Puis dans la nuit du 25 au 26 mars c’est le drame. Deuxième prolongation d’un match face aux Nets, Nurkic est au four, au moulin et au bourre-pif avec déjà 32 points, 16 rebonds, 5 passes et 4 contres, et sur un tir raté de Mo Harkless le géant s’élève pour claquer un rebond off mais perd l’équilibre. La suite ? Pfiou… 120 kilos de barbaque qui s’écroulent, la jambe gauche qui soudainement ressemble à un Z et toute une salle qui se retient de vomir alors que Nurkic se tient la tête en tête les mains. On assiste alors aux images habituelles de joueurs qui préfèrent fuir l’évidence, d’un coach impassible mais dont on sent que les larmes montent, alors que Rodney Hood est le premier à oser s’approcher de son compagnon de galère pour lui apporter un peu de réconfort. Pas besoin d’être docteur pour comprendre que la jambe est brisée, tibia-péroné, et qu’on ne reverra pas ce bon Jusuf avant un long, un très long moment.
Double-fracture rapidement confirmée et si les Blazers réussiront tant bien que mal à être la darling des Playoffs 2019 grâce à cette flamme qui ne voulait pas s’éteindre, l’absence de Jusuf Nurkic pèse. Et elle aura surtout pesé cette saison finalement, les performances pourtant positives de son remplaçant Whiteside n’ayant pas suffi à garder les Blazers parmi les équipes qui gagnent. Départs de Meyers Leonard, Seth Curry, Mo Harkless, Enes Kanter, Al-Farouq Aminu mais surtout absence de Nurk’ et très vite de Rodney Hood, trop de poids dans la colonne moins et Portland prie aujourd’hui pour retrouver un Jusuf Nurkic dominant, pour jouir enfin d’un Big Three au sommet de sa forme.

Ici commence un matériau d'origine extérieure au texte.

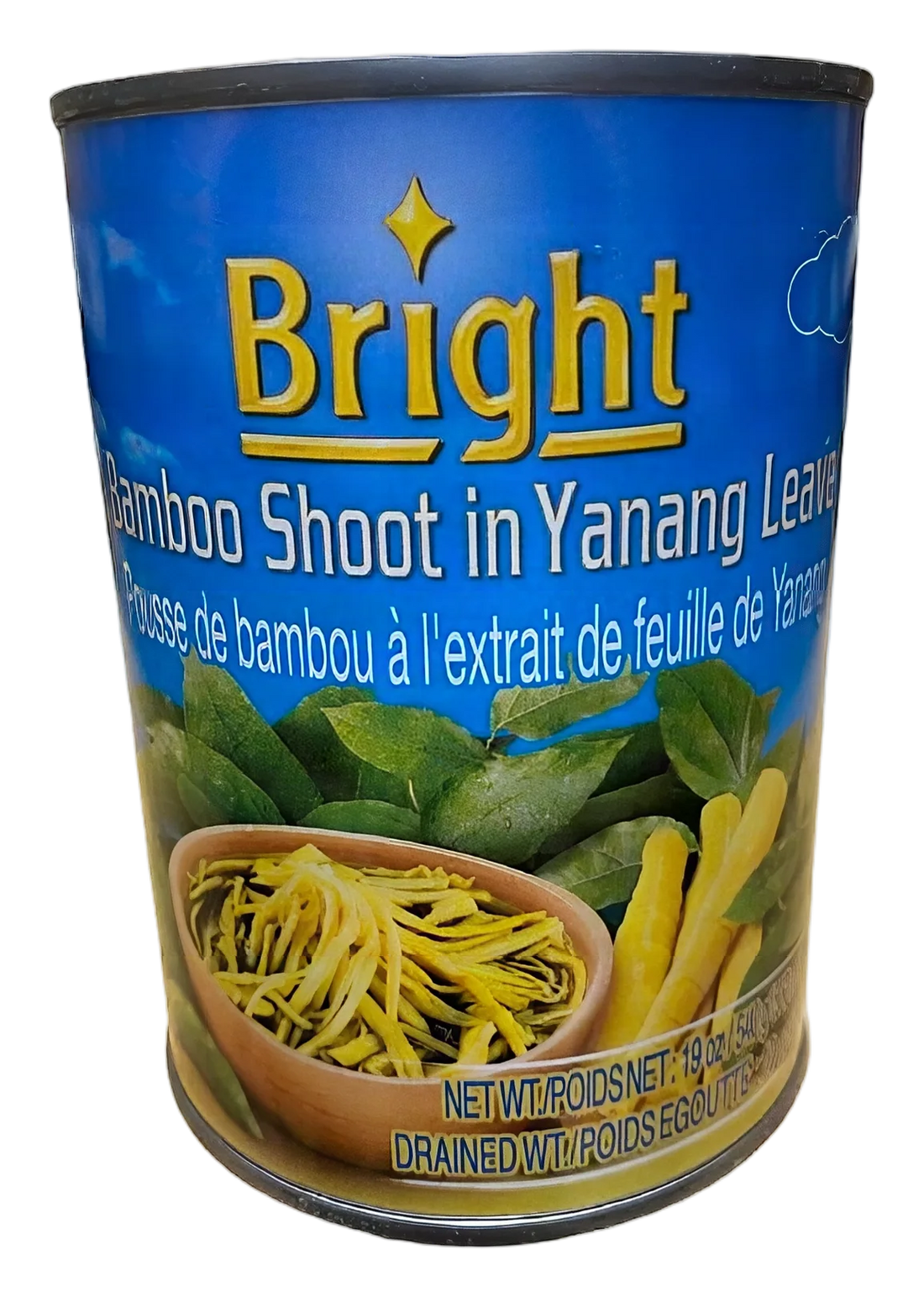 BRIGHT Bamboo Shoot in Yanang leave  24x540g TH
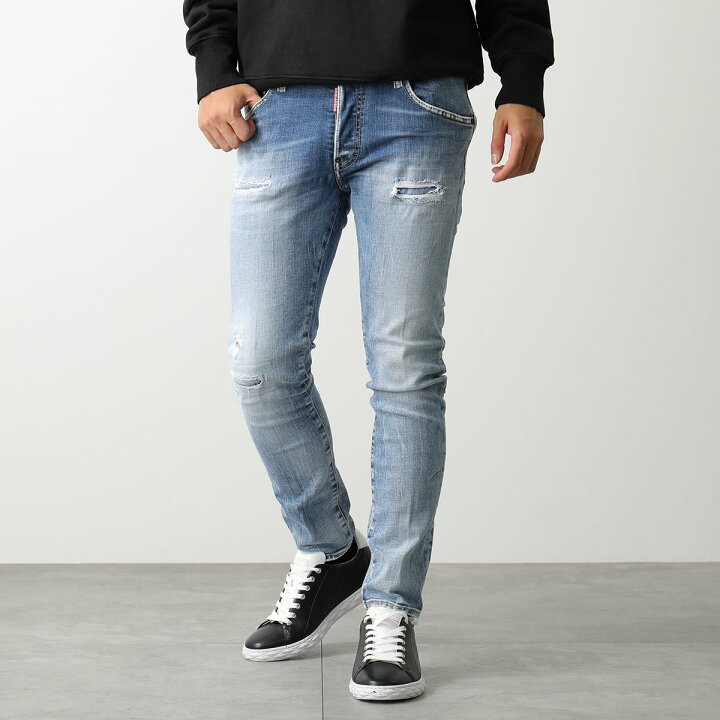 楽天市場】DSQUARED2 ディースクエアード ジーンズ S71LB1255 S30664 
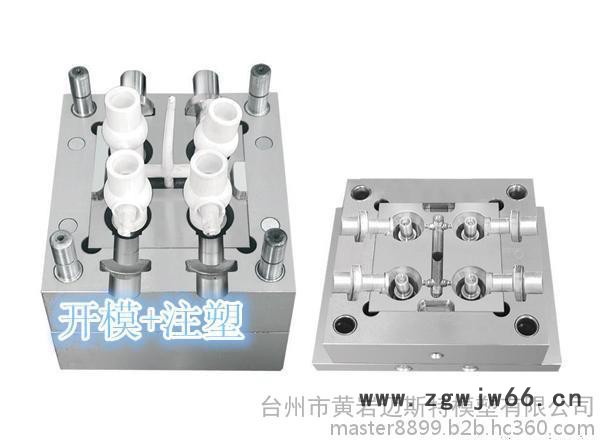 黄岩塑料模具厂提供塑料管件模具加工制造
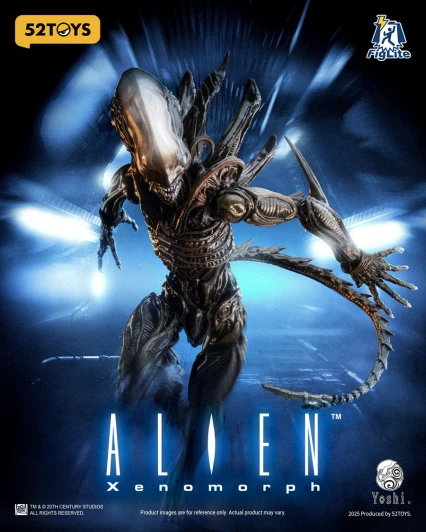 Alien FigLite Xenomorph 1/12 Scale Action Figure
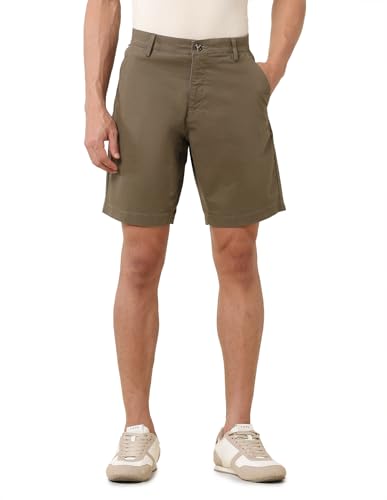 U.S. POLO ASSN. Men's Chino Shorts (USSRT1909_Brown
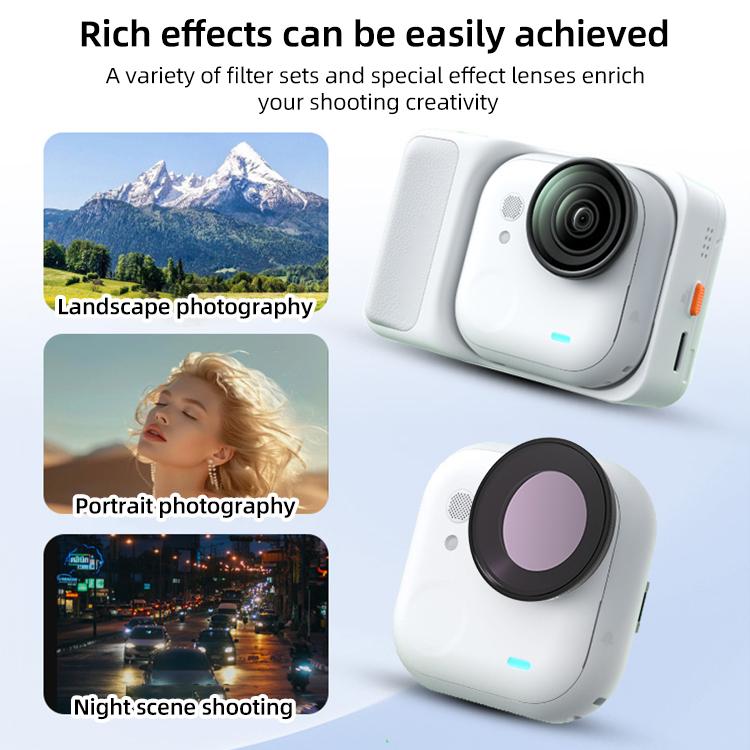 For Insta360 GO Ultra JSR LH Series Lens Filter, Filter:UV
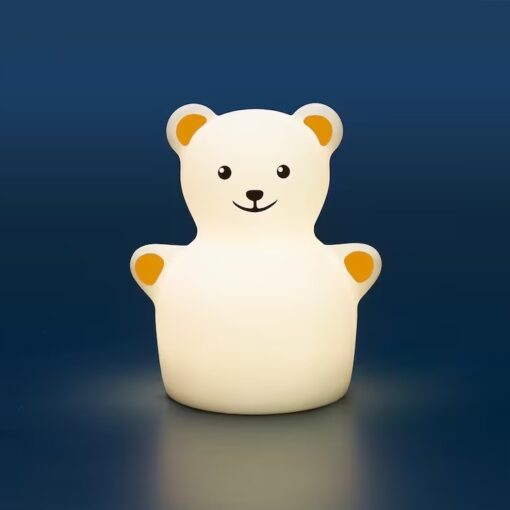 IKEA TOVADER LAMPKA NOCNA LED NIEDŹWIEDŹ / BATERIE - obrazek 3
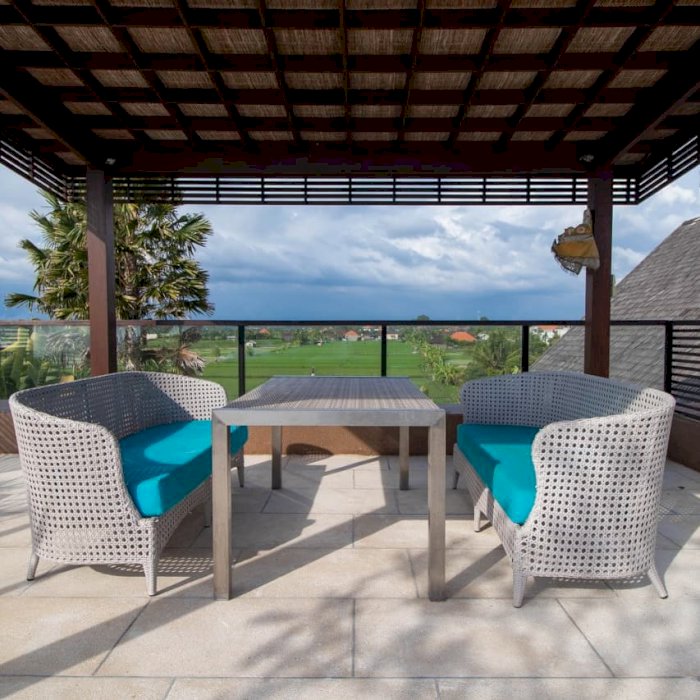 Villa cukup jalan kaki ke pantai pantai cemagi Bali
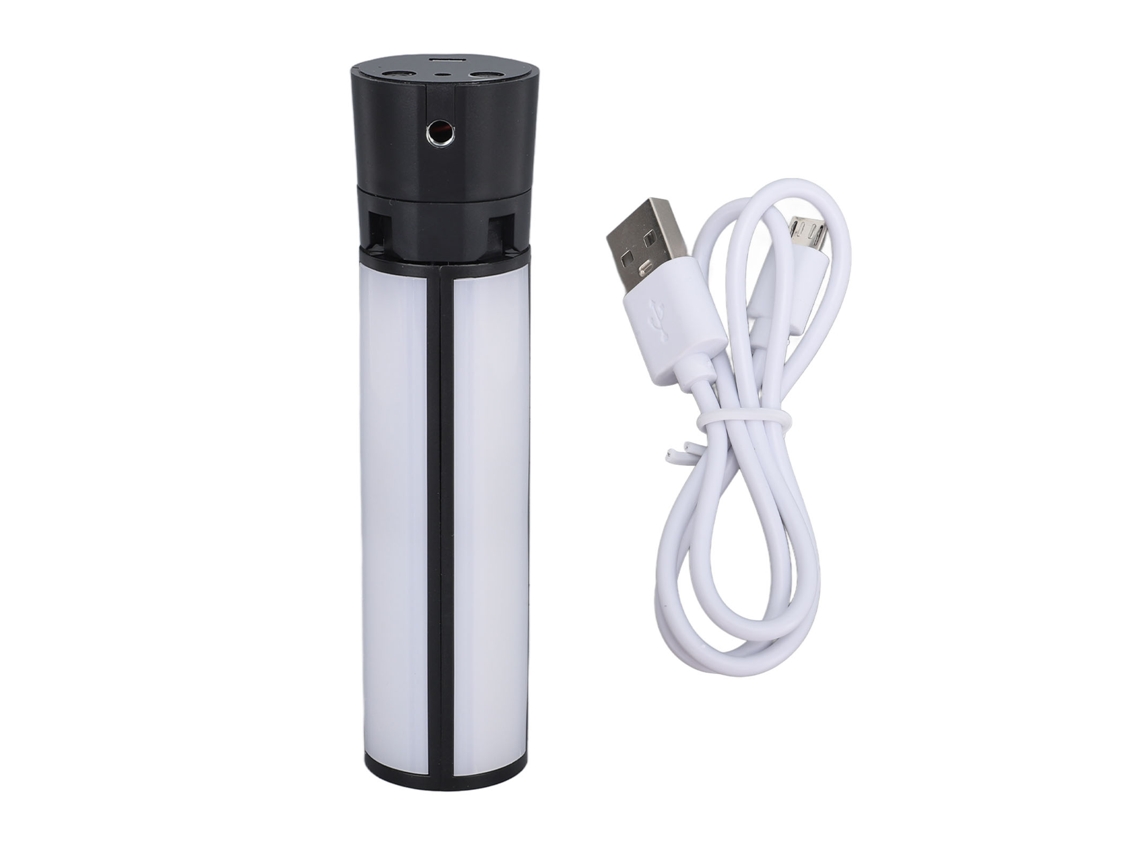 2026-luz De Relleno Plegable Usb Micro 2600mah 5 Niveles Brillo 3 Temperaturas Color Para Streaming En Vivo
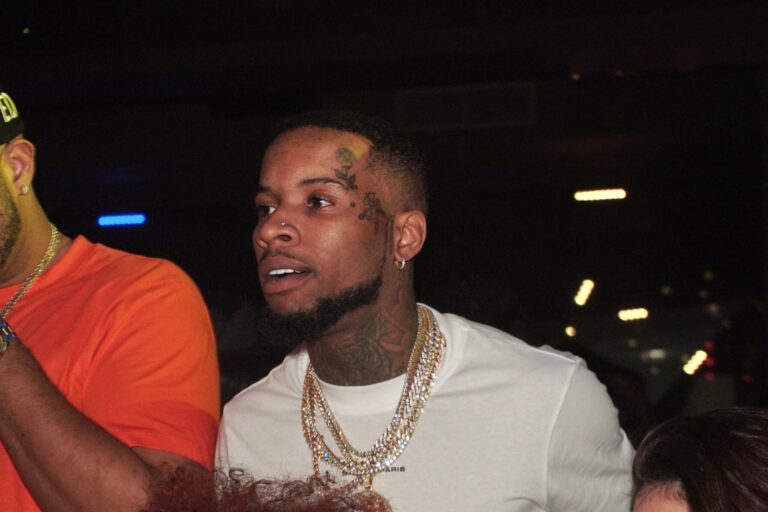 Tory Lanez sees video of falling into leaked prison attack Tory lanez sees video of falling into leaked prison attack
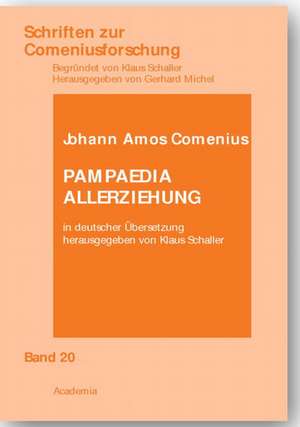 Pampaedia - Allerziehung de Johann A. Comenius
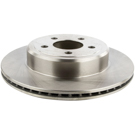 2017 Dodge Challenger Brake Rotor 2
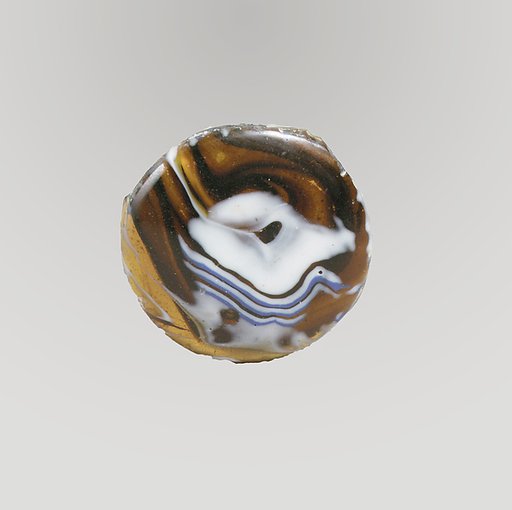 Glass mosaic bowl fragment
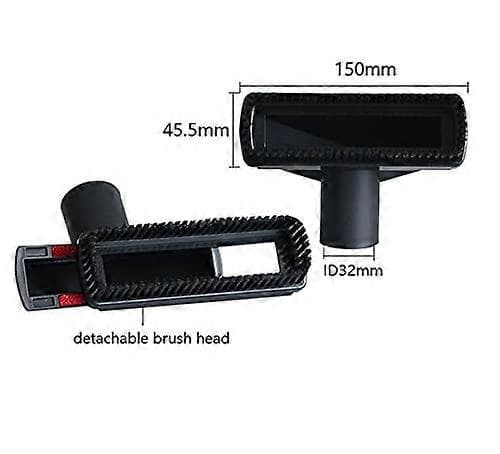 Støvsugertilbehør med 35 mm til 32 mm slangeadapter 5 stk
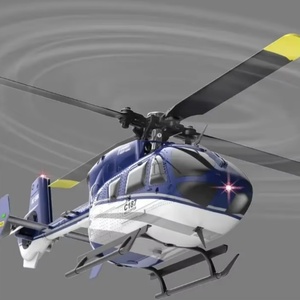 Helicóptero Eléctrico a Control Remoto C187 SJY-C187, Juguete Modelo para Principiantes, Construcción de Plástico y Metal, Baterías Incluidas, Listo para Usar - Product Image 3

De retour à l’entraînement le 20 janvier dernier, le géant a pu durant un an nous prouvé qu’il était capable d’aller très loin… vestimentairement en étant l’attraction principale de son banc, à lui désormais de nous montrer qu’un babar de 2m14 et 120 kilos est capable de revenir d’un an et demi de sitting.
Une sensation capillaire depuis un an, un swag incommensurable, mais nous ce qu’on veut c’est revoir Jusuf mettre des baffes et claquer des five by five. Il en va de la survie des Blazers dans les hauteurs de l’Ouest, tout simplement.